**To do**
Look for "SMEs" in each line of the records, and copy the lines that have it.

Page-level text extractions

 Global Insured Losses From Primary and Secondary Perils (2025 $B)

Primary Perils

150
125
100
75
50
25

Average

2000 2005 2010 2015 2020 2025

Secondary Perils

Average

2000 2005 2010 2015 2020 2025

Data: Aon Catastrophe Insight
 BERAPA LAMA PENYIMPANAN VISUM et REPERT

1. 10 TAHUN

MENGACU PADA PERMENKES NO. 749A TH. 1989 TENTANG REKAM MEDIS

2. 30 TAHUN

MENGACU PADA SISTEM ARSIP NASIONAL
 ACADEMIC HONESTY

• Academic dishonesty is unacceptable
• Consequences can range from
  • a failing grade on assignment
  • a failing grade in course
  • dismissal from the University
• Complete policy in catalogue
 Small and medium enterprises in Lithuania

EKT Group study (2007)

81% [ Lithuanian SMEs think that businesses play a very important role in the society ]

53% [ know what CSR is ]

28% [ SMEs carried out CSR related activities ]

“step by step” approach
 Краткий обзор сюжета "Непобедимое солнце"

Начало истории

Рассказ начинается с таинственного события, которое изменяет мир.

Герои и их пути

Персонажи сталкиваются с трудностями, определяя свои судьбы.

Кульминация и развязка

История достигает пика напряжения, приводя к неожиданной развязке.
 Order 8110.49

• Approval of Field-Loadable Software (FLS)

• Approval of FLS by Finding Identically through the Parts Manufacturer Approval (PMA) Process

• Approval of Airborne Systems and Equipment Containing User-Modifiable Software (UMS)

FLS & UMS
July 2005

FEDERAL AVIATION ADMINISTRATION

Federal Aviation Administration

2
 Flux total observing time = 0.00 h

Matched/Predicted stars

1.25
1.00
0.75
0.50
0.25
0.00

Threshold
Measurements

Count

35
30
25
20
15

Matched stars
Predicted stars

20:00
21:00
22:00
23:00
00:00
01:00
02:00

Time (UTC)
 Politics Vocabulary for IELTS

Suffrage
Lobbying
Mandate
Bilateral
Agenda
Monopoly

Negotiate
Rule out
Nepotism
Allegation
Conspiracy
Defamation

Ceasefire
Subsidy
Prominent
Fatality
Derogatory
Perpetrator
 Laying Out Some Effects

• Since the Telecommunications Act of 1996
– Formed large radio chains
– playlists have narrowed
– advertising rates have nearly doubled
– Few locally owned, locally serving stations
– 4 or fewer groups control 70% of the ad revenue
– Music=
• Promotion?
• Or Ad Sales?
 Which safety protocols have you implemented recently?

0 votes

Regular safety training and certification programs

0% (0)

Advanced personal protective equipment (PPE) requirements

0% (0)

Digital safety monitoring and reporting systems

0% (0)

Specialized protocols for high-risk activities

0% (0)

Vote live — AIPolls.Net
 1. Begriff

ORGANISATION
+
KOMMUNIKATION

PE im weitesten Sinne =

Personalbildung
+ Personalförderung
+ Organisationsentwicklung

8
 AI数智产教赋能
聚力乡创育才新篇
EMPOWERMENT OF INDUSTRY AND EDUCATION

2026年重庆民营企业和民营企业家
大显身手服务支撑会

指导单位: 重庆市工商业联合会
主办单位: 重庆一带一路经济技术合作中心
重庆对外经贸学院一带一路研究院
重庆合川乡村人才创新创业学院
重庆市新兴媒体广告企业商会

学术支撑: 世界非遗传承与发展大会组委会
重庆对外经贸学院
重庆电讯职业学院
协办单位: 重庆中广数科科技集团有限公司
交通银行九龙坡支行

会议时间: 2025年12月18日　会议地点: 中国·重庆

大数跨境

**Answer to this task**
81% [ Lithuanian SMEs think that businesses play a very important role in the society ]
28% [ SMEs carried out CSR related activities ]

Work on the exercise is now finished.